This is what happened to me when I spoke up.

How many of you can say #METOO ?


With Rank Comes Privilege: With Privilege, Power. Part 1

ABSTRACT (from my book in progress)

 Police departments are complex political organizations.  Policing has evolved from its early days where politicians hired their friends and supporters as “enforcers”.  The rise of professionalism has changed how selections are made.  Most departments do their best to hire and retain the best qualified individuals who are least likely to have or cause future problems.  Pre-employment testing is used to determine which candidates will be successful as a Law Enforcement Officer. This system is flawed and cannot predict how the job influences impressionable young people. Many new hires are fairly young, sometimes 18 years of age. When you give someone without a fully developed personality, a badge, a gun and power, it can go to their heads. Some do not understand the serious responsibility and enjoy the power they have over the lives of others. This can lead to the misuse of this power by some of these individuals. If the behavior is not discovered and addressed early on citizens are abused. When this behavior is encouraged or reinforced through corporate culture then they abuse their co-workers.  As they get promoted their position offers them insulation from discipline. The saying at the P.D. was “With rank comes privilege.” Bad things happen when bad people are in charge, but if you speak up worse things happen.

What is my book about?


Case 1:  2001       Gender discrimination case filed in State Court. There were 14 Plaintiffs, Only a couple plaintiff’s had sexual harassment claims

Case 2:  2002       Retaliation/civil rights violations filed in Federal Court/2 plaintiffs (Patricia/Renee’).

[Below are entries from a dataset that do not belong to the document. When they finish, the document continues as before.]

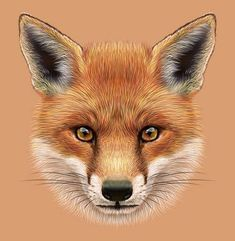 Picture of Illustrative Portrait of a Red Fox. The cute fluffy face of forest Fox. stock photo, images and stock photography. Fox Stock, Fennec, Baby Sketch, Fox Images, Fox Drawing, Felt Fox, Fox Face, Fox Head, Cute Fox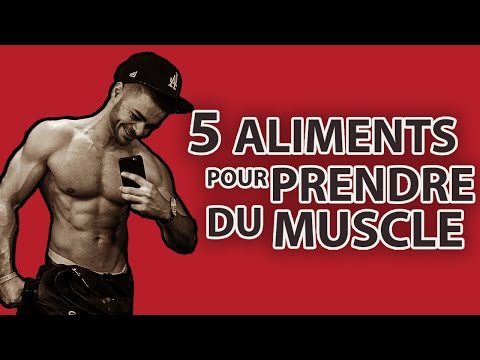 Le travail de laboratoire de la biologie 8 classes du muscle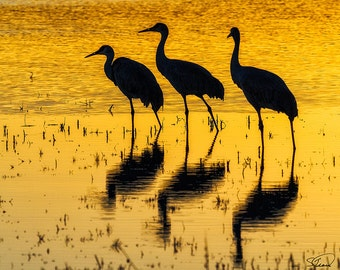Sandhill Cranes, Sunset Reflections, Birds, Bosque del Apache, New Mexico, Nature Photo, SynVisPhotos,  Steve Traudt, Home Decor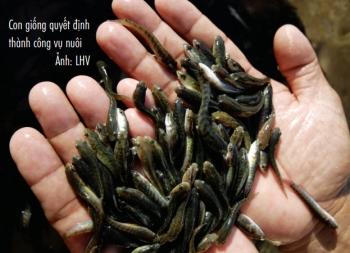 Kinh nghiệm nuôi cá lóc đầu nhím thương phẩm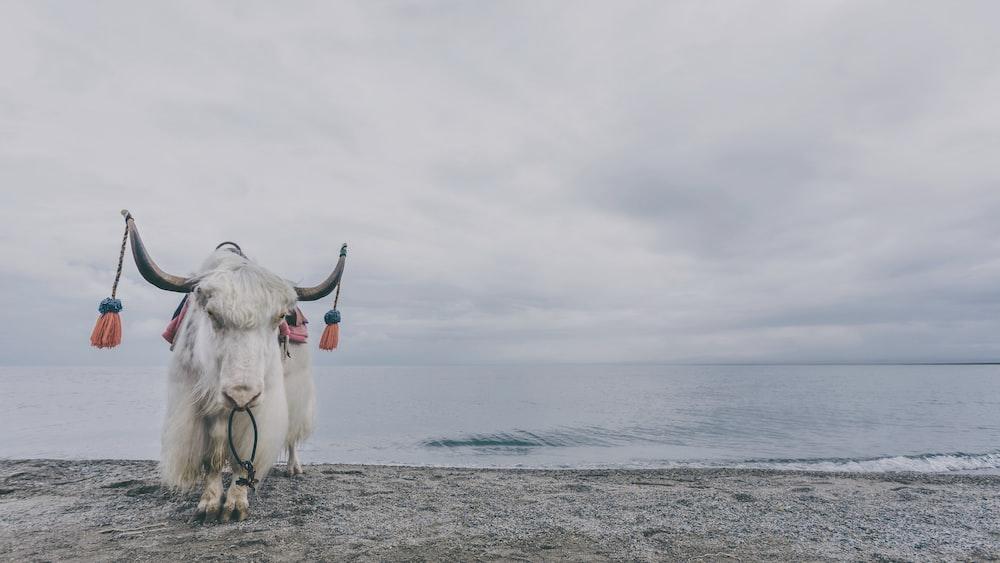 white yak standing near body of water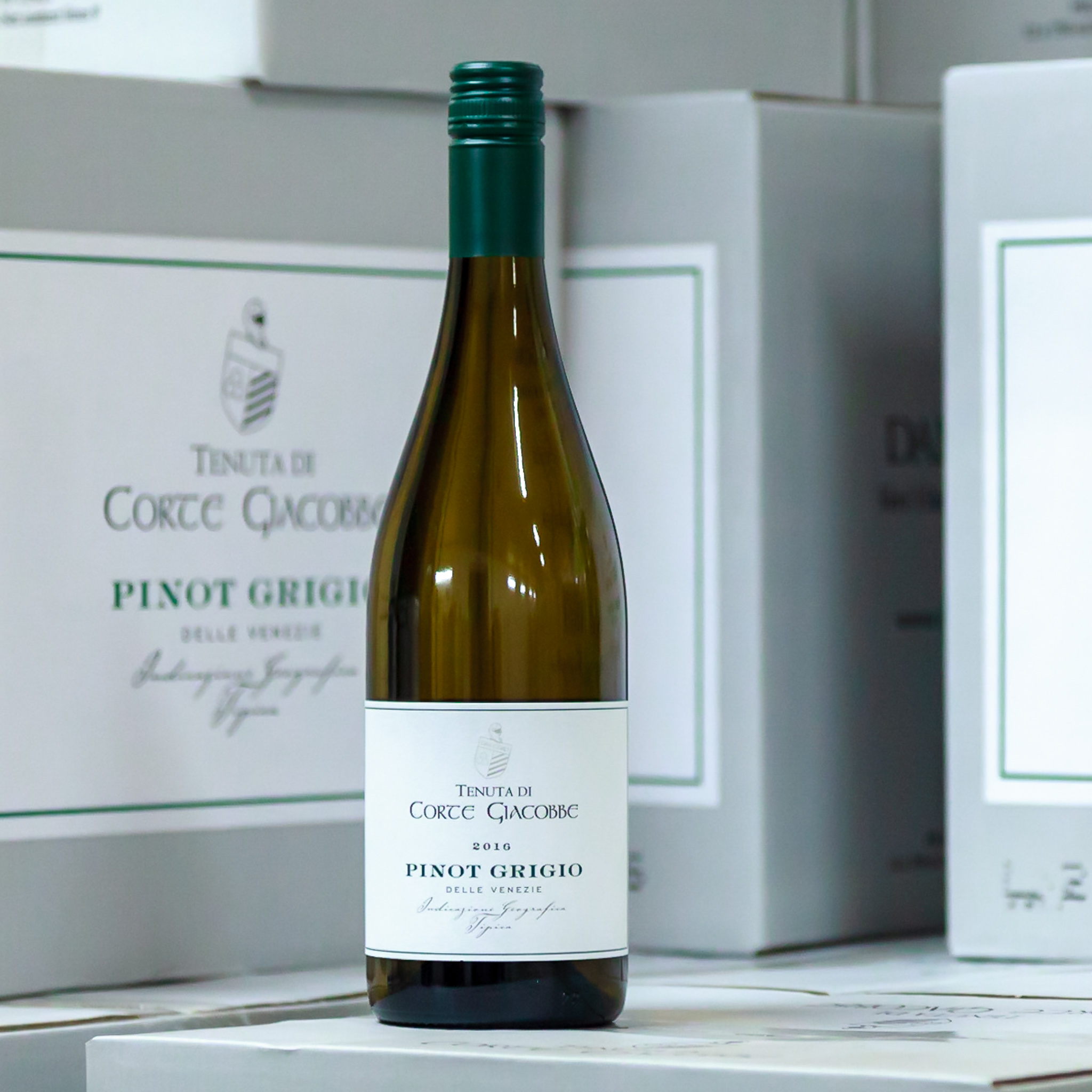 Pinot Grigio - Víno slámovité barvy se zelenými odlesky. Aroma svěžího ovoce, zralé hrušky a banánu. Vyvážená kyselinka a minerálnost podtrhují osobitost tohoto vína.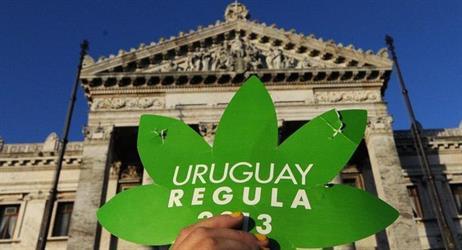 أوروغواي ترخص لبيع الماريغوانا في الصيدليات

Discrimination: Differential treatment, a failure to treat all persons equally when no reasonable distinction can be found between those favored and those not favored (Black’s Law Dictionary) Proofs = adverse job action(s), and we all had them.

Sexual Harassment: A type of employment discrimination consisting of verbal or physical abuse of a sexual nature (Black’s Law Dictionary).

Retaliation: A discharge (or firing) made in retaliation for an employee’s conduct (such as reporting unlawful activity)/discharge for reasons that are illegal or violate public policy.

Title VII of the Civil Rights Act of 1964: Federal law prohibiting employment discrimination and harassment on the basis of race, sex, pregnancy, religion, and national origin, as well as prohibiting retaliation against an employee who opposes illegal harassment or discrimination in the workplace (Black’s Law Dictionary).


Mark Baker wrote a book titled “Cops.”  When I read it I was struck by an observation: Baker says “In any department, anywhere, you can take 5 percent of the cops and they will be honest under any circumstances and they’ll never do anything wrong. They are the priests of the department. 5 percent on the other end of the spectrum would have been criminals had they not become policemen. They are in fact, criminals who happen to be cops. The remaining 90 percent will go whichever way the peer pressure goes” (Baker, 1985).  I have found this to be fairly accurate in my experience.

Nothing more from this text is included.